Highlights & Insights¶
- Force-directed hierarchical optimization is the core innovation: framing scene layout optimization as a physical force equilibrium problem is both intuitive and efficient. The deadlock detection and avoidance mechanism further enhances robustness.
- Editing support is a critical step toward practical utility: most scene generation works focus solely on generation from scratch; HOG-Layout's add/delete/move editing capabilities bring it closer to real-world usage.
- Group-based generation strategy is worth borrowing: progressive generation by functional zone, where each group's top-down view serves as context for the next, ensures spatial consistency.
Limitations & Future Work¶
- Object retrieval relies on existing 3D asset libraries (3D-FUTURE, Objaverse) and cannot generate objects absent from the database.
- Force-directed optimization may converge to local optima; the deadlock avoidance strategy is heuristic.
- Only indoor scenes are supported; applicability to outdoor or large-scale scenes is unverified.
- Editing operations are relatively basic (add/delete/move); more complex semantic edits (e.g., "make the room cozier") are not supported.
Related Work & Insights¶
- vs.
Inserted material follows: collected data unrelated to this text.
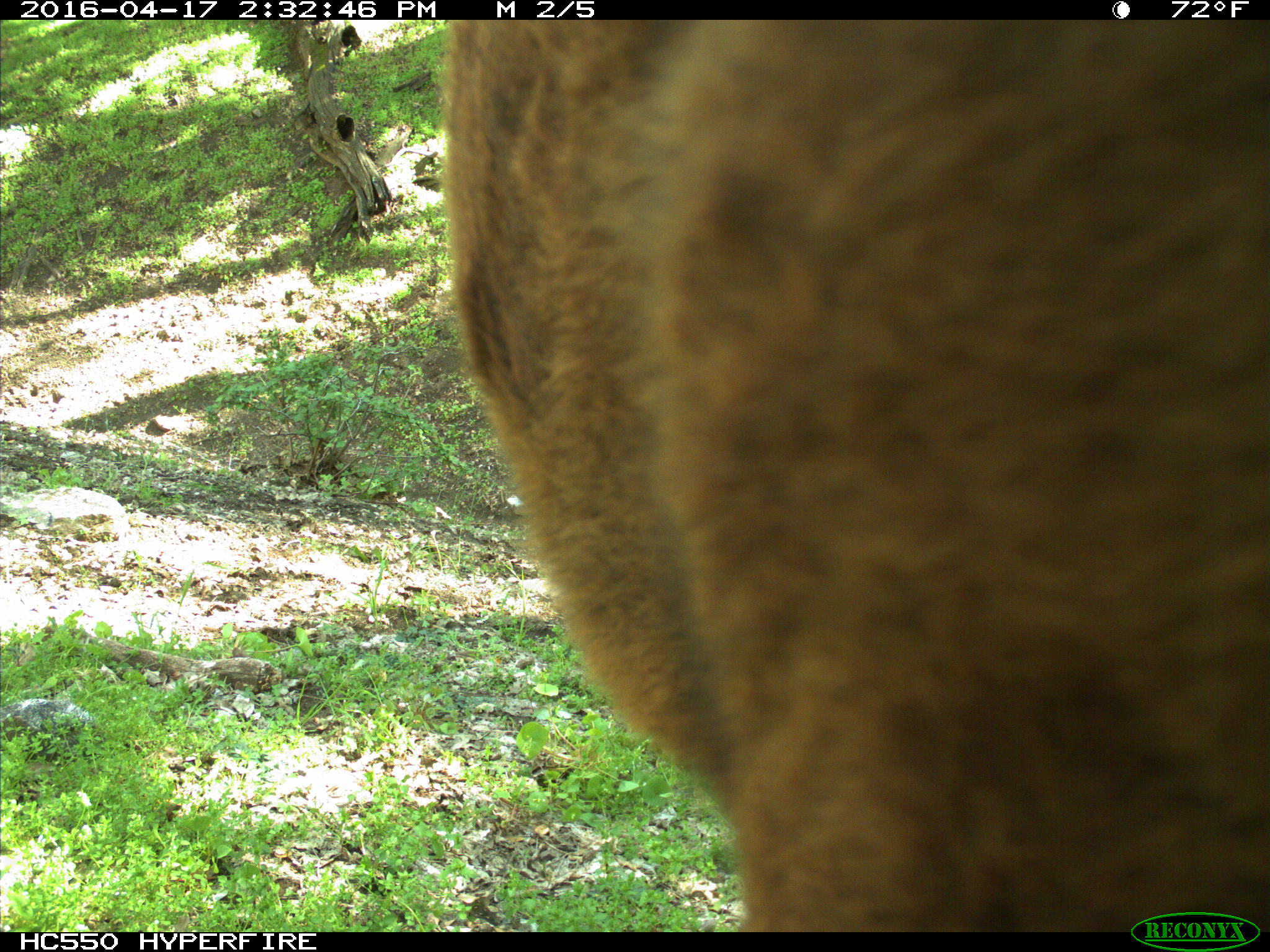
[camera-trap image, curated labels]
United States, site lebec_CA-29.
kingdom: Animalia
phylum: Chordata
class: Mammalia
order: Artiodactyla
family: Bovidae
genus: Bos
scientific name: Bos taurus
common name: domestic cow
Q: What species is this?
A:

LayoutVLM: LayoutVLM uses gradient-based optimization, incurring high computational cost (322s) and requiring predefined object sets. HOG-Layout's force-directed optimization is 4.5× faster and supports open-vocabulary inputs.
- vs. Holodeck: Holodeck uses DFS/MILP to satisfy hard constraints but neglects soft semantic constraints. HOG-Layout addresses both physical and semantic constraints simultaneously.
Rating¶
- Novelty: ⭐⭐⭐⭐ The combination of hierarchical force-directed optimization and RAG-enhanced planning is novel and effective.
- Experimental Thoroughness: ⭐⭐⭐⭐ SceneEval with 100 scenes + human evaluation + editing experiments.
- Writing Quality: ⭐⭐⭐ Multiple modules are described clearly, though some details require reference to supplementary materials.
- Value: ⭐⭐⭐⭐ The unified generation-and-editing framework offers practical value, with clear speed advantages.